Cryonics Magazine: An Interview With Aubrey de Grey

Cryonics Magazine is published by Alcor, a cryonics service provider. Aubrey de Grey is a noted biogerontologist, advocate for research into human rejuvenation, and co-founder of the SENS Research Foundation:

Cryonics Magazine: At what age, currently, should someone feel that there is very little chance of life extension research benefiting him before the end of his (current, average projected) life expectancy?

Aubrey de Grey: There's no way to answer that in terms of chronological age, because different people aged (say) 60 have such different states of health and chances of living another (say) 30 years. All we can say is that there seems to be a good chance - I'd say at least 50% - that we will be able to control aging pretty comprehensively within 20-25 years from now, allowing those who are not too frail to be treated to benefit greatly. I think anyone who is in a good enough state of health that they can reasonably expect to avoid serious age-related disease or disability for another 10 years has a non-negligible chance of benefiting. But I should point out that the humanitarian motivation for striving to hasten the defeat of aging is much the most powerful in my view - much more powerful than the desire to benefit oneself, or to benefit any particular other person.

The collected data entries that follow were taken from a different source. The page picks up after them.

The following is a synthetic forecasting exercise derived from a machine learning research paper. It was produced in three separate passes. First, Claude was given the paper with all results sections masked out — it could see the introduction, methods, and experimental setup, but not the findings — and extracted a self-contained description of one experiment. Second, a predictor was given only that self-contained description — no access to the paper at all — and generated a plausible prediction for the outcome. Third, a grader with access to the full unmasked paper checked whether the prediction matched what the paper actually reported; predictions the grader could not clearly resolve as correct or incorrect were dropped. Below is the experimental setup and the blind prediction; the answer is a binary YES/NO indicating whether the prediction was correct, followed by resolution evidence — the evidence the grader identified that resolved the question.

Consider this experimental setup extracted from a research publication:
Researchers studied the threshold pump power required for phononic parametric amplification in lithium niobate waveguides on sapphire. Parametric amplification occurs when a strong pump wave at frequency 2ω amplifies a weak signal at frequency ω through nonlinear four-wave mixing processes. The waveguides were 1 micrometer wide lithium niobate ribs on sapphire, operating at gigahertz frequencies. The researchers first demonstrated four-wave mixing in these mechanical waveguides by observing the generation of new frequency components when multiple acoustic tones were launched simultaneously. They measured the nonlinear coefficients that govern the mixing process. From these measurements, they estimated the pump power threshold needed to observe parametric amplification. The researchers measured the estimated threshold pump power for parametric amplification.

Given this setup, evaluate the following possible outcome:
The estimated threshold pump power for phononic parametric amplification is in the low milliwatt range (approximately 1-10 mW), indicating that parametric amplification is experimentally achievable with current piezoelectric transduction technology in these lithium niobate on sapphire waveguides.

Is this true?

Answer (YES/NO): NO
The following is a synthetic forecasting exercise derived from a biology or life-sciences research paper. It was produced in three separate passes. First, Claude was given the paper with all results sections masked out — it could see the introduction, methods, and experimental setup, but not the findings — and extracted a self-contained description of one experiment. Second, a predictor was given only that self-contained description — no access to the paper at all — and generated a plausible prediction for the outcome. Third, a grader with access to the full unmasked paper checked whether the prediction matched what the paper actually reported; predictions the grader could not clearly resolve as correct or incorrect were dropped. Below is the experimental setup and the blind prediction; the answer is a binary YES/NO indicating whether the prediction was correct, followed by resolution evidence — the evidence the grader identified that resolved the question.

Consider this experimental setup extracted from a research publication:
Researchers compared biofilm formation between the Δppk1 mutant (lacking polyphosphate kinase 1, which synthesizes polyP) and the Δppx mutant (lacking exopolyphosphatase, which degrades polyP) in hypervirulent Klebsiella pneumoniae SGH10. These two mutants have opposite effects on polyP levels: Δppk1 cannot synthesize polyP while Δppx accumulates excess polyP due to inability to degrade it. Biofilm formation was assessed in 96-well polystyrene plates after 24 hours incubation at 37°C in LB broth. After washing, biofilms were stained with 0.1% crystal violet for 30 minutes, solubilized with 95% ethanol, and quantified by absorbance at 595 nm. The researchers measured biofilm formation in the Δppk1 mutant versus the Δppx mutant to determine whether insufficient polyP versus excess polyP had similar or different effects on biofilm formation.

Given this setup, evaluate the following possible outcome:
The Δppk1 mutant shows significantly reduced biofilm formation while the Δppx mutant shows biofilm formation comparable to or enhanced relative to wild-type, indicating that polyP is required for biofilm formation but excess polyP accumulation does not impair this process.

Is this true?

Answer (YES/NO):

Cryonics Magazine: What advice can you give to cryonics organizations and activists to improve the public's perception of cryonics?

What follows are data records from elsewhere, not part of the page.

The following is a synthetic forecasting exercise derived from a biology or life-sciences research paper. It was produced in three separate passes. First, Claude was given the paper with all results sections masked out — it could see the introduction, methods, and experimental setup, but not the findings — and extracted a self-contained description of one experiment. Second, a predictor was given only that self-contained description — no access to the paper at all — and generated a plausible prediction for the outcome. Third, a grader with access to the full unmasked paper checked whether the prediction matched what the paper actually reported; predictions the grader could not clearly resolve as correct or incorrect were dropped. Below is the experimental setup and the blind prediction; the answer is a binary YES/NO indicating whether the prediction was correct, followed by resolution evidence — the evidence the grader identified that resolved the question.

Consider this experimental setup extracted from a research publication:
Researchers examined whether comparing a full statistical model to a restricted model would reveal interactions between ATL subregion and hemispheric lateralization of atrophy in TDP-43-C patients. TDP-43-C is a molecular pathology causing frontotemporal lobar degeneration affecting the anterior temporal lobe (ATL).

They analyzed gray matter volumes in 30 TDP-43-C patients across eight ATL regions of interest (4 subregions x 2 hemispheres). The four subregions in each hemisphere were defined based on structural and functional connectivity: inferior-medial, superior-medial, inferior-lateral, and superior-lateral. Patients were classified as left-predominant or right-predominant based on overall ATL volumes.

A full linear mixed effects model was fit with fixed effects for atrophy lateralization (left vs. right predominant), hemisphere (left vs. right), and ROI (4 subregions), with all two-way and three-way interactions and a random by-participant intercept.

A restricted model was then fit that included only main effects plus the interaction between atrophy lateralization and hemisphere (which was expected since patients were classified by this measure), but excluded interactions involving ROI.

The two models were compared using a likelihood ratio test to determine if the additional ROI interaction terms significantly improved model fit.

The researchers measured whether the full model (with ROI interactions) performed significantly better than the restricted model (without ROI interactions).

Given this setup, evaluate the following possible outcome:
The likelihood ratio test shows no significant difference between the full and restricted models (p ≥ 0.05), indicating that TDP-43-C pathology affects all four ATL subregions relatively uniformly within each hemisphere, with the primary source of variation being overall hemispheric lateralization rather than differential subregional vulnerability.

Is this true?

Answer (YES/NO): NO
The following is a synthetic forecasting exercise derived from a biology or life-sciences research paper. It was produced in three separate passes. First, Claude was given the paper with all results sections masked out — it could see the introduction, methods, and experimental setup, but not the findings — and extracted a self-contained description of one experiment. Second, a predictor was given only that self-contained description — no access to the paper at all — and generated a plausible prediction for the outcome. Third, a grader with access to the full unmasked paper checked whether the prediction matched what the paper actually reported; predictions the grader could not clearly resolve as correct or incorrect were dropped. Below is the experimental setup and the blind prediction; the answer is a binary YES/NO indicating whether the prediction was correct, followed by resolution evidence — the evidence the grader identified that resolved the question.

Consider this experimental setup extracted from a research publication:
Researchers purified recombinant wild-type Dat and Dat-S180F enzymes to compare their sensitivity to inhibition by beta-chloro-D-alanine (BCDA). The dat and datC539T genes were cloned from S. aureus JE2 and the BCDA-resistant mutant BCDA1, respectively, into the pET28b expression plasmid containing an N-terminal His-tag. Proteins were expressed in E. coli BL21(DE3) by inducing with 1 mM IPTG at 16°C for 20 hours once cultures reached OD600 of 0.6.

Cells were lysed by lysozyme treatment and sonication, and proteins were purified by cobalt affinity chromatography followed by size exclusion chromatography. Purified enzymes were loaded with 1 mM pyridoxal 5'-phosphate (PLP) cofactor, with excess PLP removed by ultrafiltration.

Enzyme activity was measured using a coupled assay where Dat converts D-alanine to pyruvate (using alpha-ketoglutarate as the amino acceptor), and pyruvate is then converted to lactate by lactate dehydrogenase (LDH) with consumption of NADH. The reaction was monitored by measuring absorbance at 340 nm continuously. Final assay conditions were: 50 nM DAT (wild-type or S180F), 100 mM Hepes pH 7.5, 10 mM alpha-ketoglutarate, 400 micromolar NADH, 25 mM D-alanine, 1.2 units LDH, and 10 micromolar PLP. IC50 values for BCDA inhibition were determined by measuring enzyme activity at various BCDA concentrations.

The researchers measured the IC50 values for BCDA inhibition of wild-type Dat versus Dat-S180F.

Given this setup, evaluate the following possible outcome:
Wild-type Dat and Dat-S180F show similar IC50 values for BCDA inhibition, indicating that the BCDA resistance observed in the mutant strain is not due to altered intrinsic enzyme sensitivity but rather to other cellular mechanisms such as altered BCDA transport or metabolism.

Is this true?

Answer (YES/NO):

Aubrey de Grey: That's pretty hard: very smart people have been trying to perfect a pitch that works for a long time, so I'm unlikely to have any ideas that are really new. The only thing I think might be more effective is to promote certain aspects of the logic of cryonics a bit more aggressively, and especially to educate the public better concerning aspects of that logic that are already mainstream. For example, I think it would be useful if the public knew that mainstream cryobiologists, the type who publicly deride cryonics with great vigor, nevertheless typically have a very positive view of research aimed at vitrifying organs and reviving them for transplant purposes. If this were better known, the question of what makes the brain any less revivable in principle than a kidney becomes rather obvious, and the absence of any good answer from the mainstream critics of cryonics becomes rather conspicuous.